BEGIN
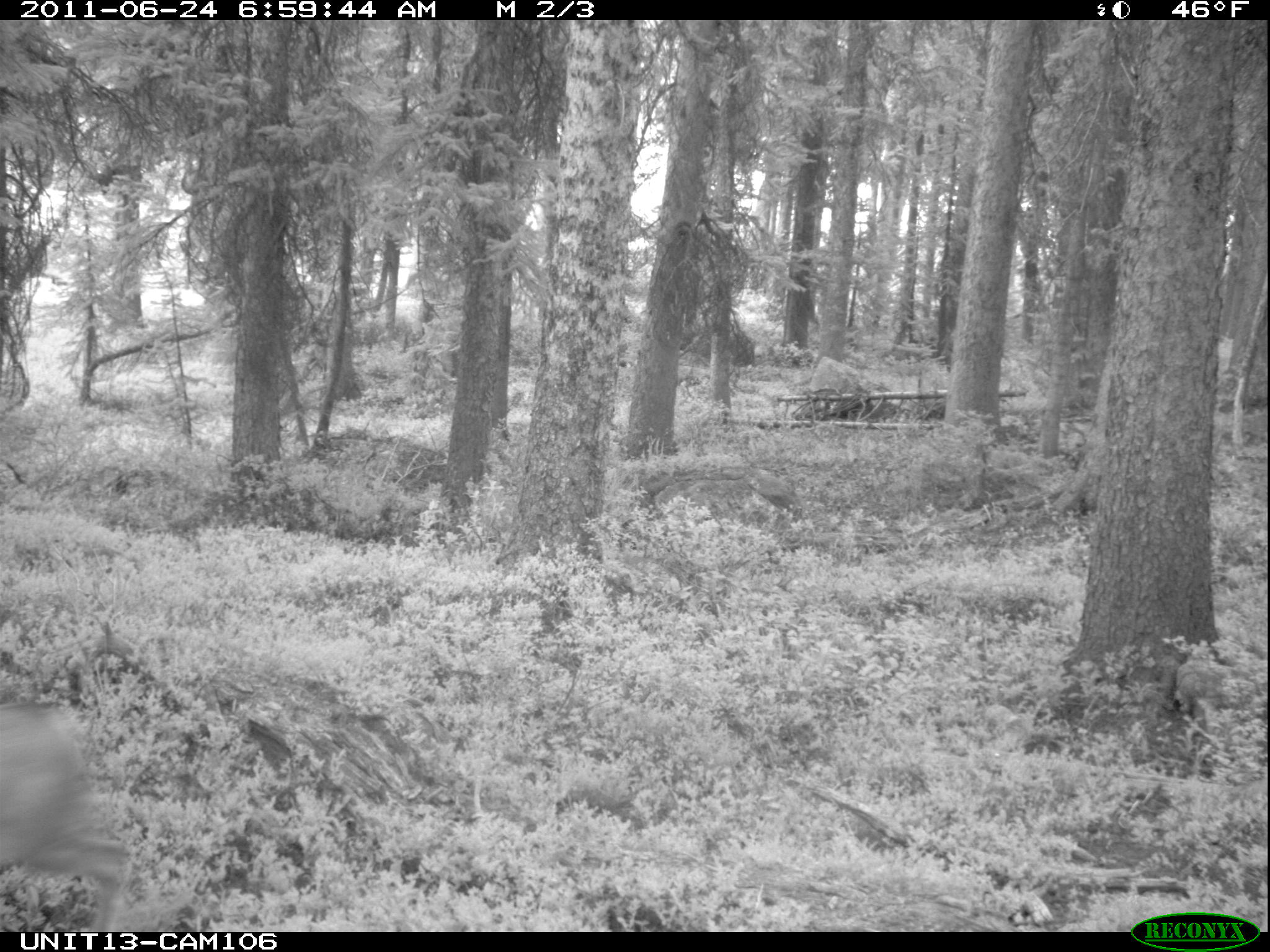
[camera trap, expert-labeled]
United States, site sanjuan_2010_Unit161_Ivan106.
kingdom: Animalia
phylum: Chordata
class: Mammalia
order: Artiodactyla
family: Cervidae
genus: Odocoileus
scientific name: Odocoileus hemionus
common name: mule deer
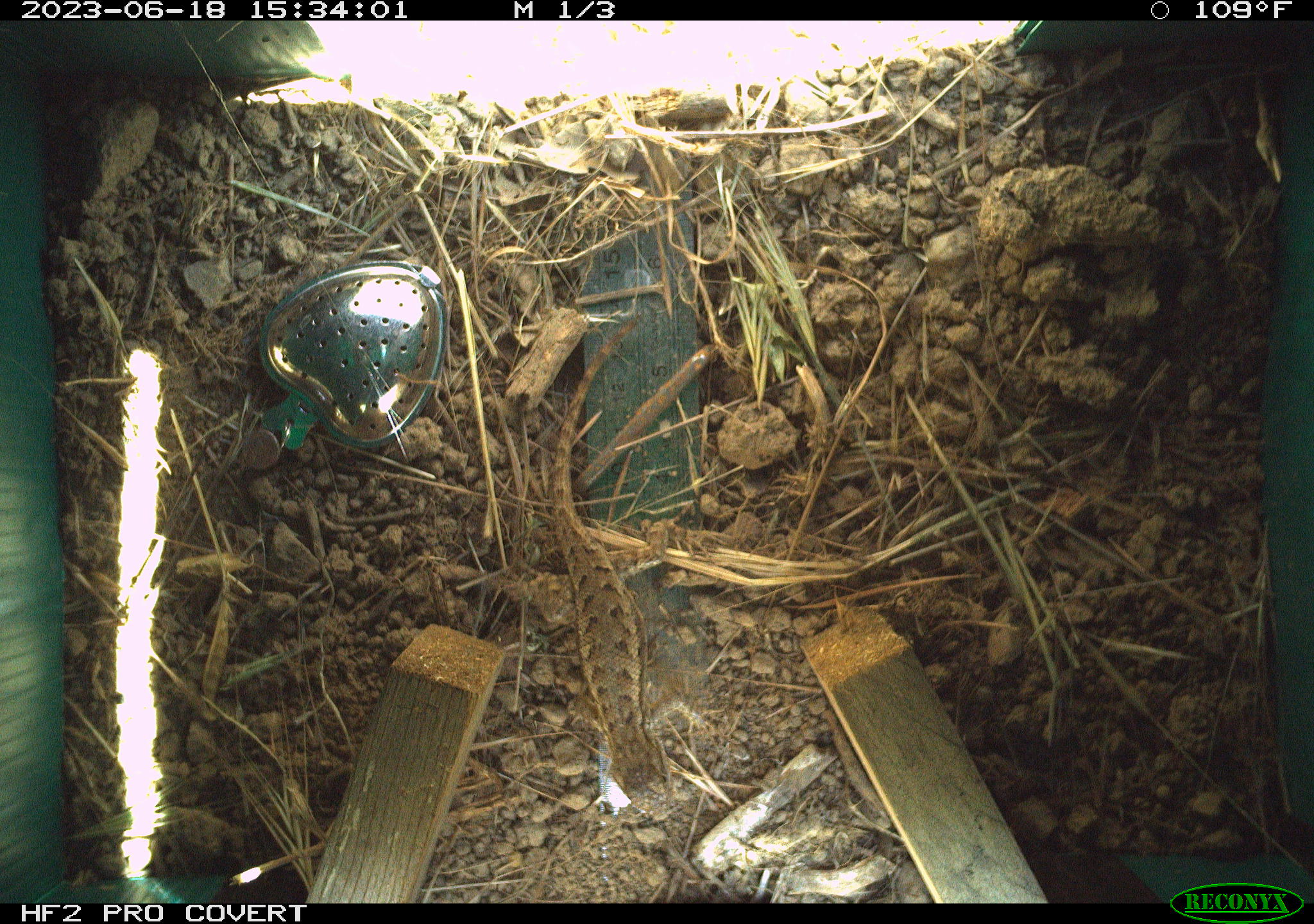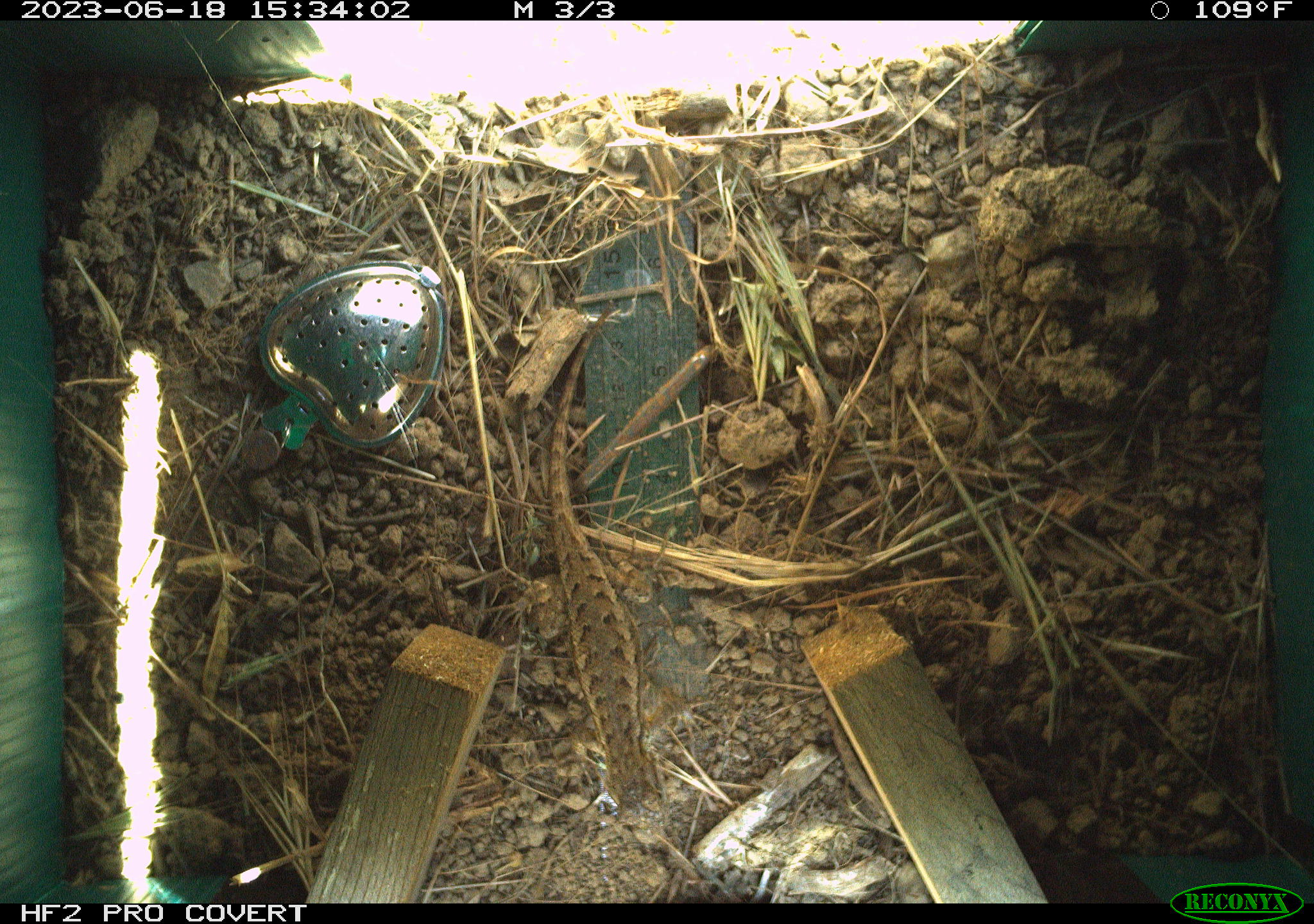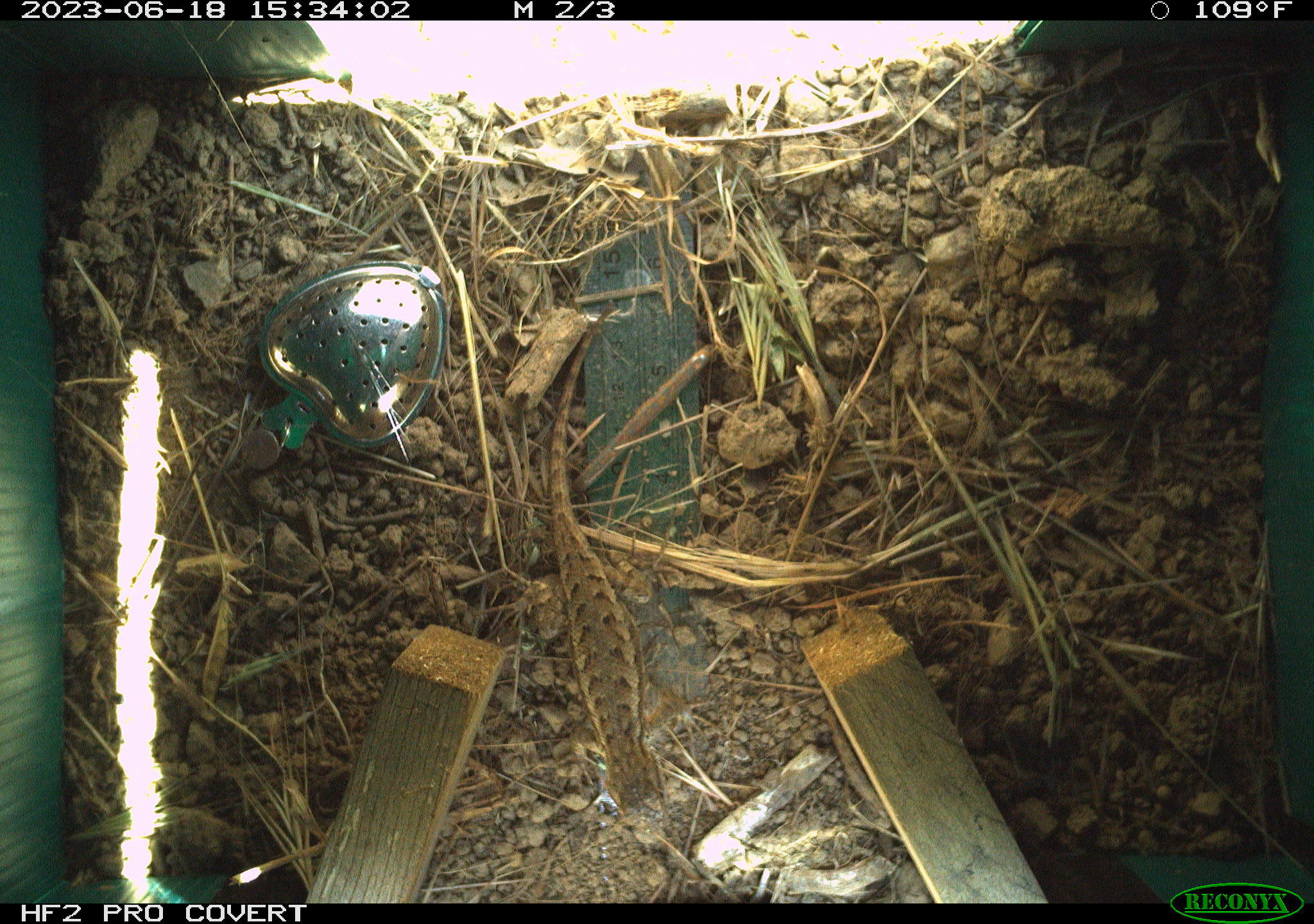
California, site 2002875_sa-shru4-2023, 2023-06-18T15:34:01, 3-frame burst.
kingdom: Animalia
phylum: Chordata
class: Reptilia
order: Squamata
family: Phrynosomatidae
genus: Sceloporus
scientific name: Sceloporus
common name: spiny lizards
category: sceloporus species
END
Task prompt:
Where in the records above does the word "site" appear? Copy each line that holds it.

Task solution:
United States, site sanjuan_2010_Unit161_Ivan106.
California, site 2002875_sa-shru4-2023, 2023-06-18T15:34:01, 3-frame burst.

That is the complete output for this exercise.